## TEXT BLOCK
○ ○ ○ ○ ○ ○ ○

# Undercover Boss TV show



## the-royal-mail (Dec 11, 2009)

Last night I caught a re-run episode of the show. They sure do a good job of getting some tears out of me, sheesh. The basic premise is that the CEO of a company will change his or her appearance and pose as a bottom-rung new worker competing for a spot with another new worker. They explain the cameras with this story. Anyway, the identity of the CEO is revealed at the very end of the show (usually to the three existing "trainer" employees he met while 'posing') to great shock. I'm probably not describing it very well. Here.

http://en.wikipedia.org/wiki/Undercover_Boss

Has anyone seen this show? What are your thoughts and impressions? Do you agree with the conclusions typically reached by the CEOs?


----------



## jamesbe (May 8, 2010)

Each show is very different. I've seen probably 5 or so of them. Most of the are about pulling at heart strings which makes good TV.

One of the shows the CEO actually found improvements and promoted people, most of the others the CEO gave the employee a few thousand dollars for their cause.
It's an OK show, good for killing time, i wouldn't waste bandwidth on it though.


----------



## the-royal-mail (Dec 11, 2009)

I love the concept of those in the ivory tower actually connecting with the worker bees. The disconnect is huge and this show seems to do a good job of reminding them of the consequences of their decisions felt and suffered by the little people.


----------



## Rico (Jan 27, 2011)

I've watched this show a couple of times. The psych student part of me likes the "deception research" feel to the show. 

I particularly like when the CEOs take the suggestions of the staff seriously and try to build real change around the company. In one episode, at a laundry/dry-cleaning company, the bags would come in tied up stupidly by the drivers, making it take tons of time to undo them. The staffer commented that it was probably the biggest time-waster in his day. The CEO (having had to fight with knots all day himself) made it a priority to change that.

In the couple episodes I watched, things always had a positive spin to them, it wasn't so much of a "gotcha being bad" show. Have you seen any episodes where an employee got canned or anything?


----------



## brad (May 22, 2009)

I haven't seen the show, but something related happened to me some years back, when I'd been working at my job just a couple of years. I was on a business trip and working temporarily at one of my company's satellite offices; visiting employees can reserve a room for themselves in the office ahead of time. When I walked in to my reserved room on the first morning, the CEO was sitting there at my desk; he was visiting the satellite office as well and didn't realize that the room had been reserved ahead of time. I introduced myself (I'd never met him before and didn't realize he was the CEO), explained the situation, and asked politely if he could leave, since I had reserved the office. He left with no complaints and went off to find another free desk.

○ ○ ○ ○ ○ ○ ○

## STORED DATA
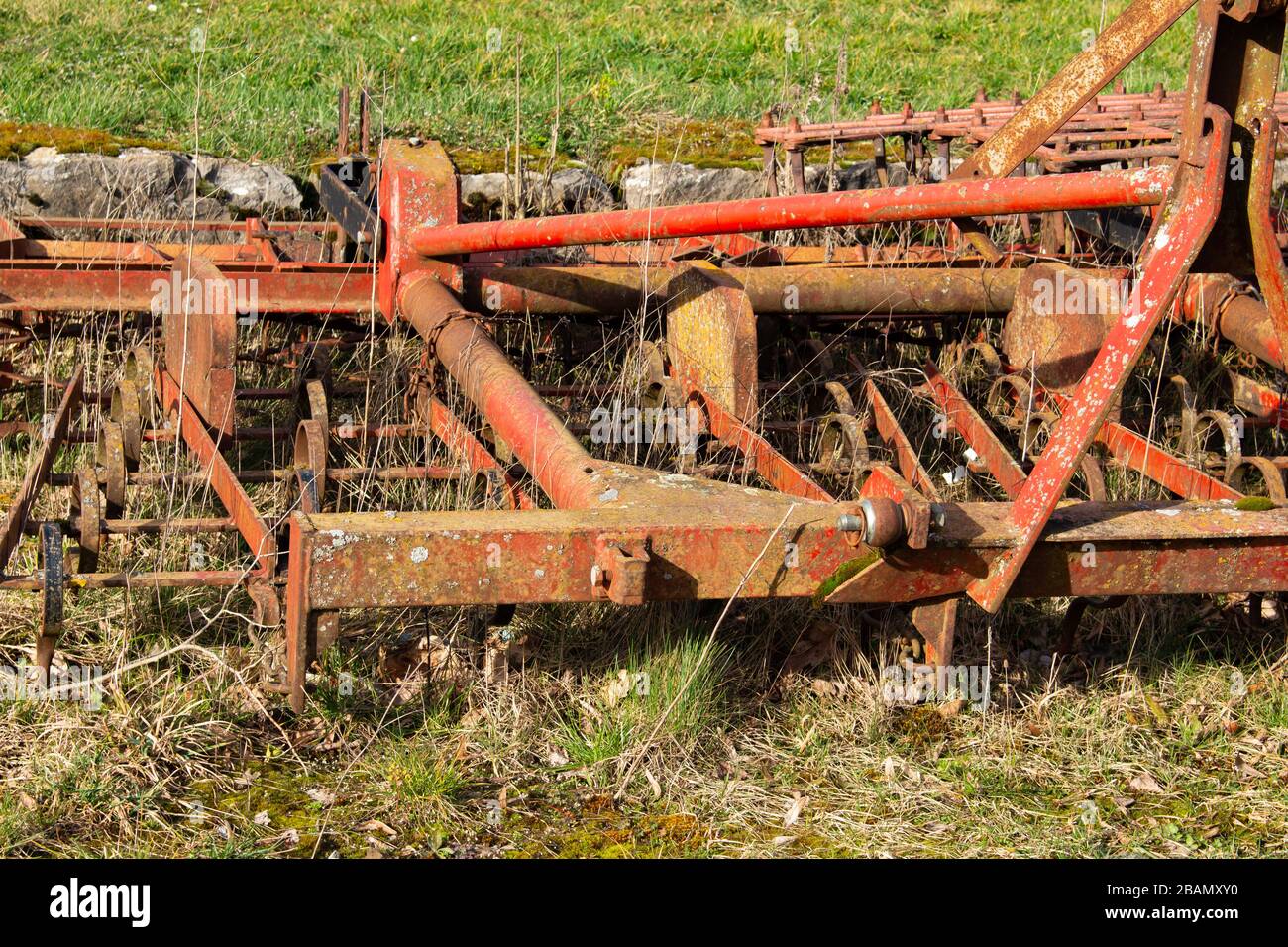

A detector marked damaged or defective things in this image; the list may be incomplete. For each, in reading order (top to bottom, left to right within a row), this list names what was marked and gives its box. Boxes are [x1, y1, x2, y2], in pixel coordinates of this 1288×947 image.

rusty red cultivator [2, 0, 1288, 710]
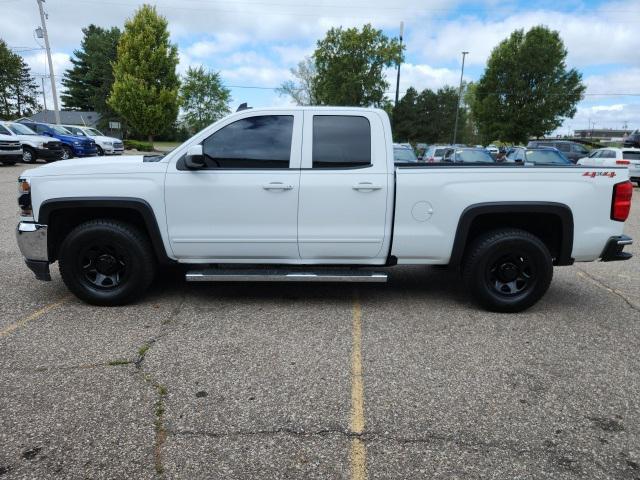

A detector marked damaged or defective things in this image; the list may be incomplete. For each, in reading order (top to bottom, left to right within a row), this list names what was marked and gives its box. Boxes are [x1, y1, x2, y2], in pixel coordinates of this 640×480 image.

○ ○ ○ ○ ○ ○ ○

## TASK REQUIREMENTS
Rewrite the Undercover Boss thread from "I love the concept" up to and including "to the show.", changing "ivory tower" to "executive suite".

## WRITTEN REPLY
I love the concept of those in the executive suite actually connecting with the worker bees. The disconnect is huge and this show seems to do a good job of reminding them of the consequences of their decisions felt and suffered by the little people.


----------



## Rico (Jan 27, 2011)

I've watched this show a couple of times. The psych student part of me likes the "deception research" feel to the show.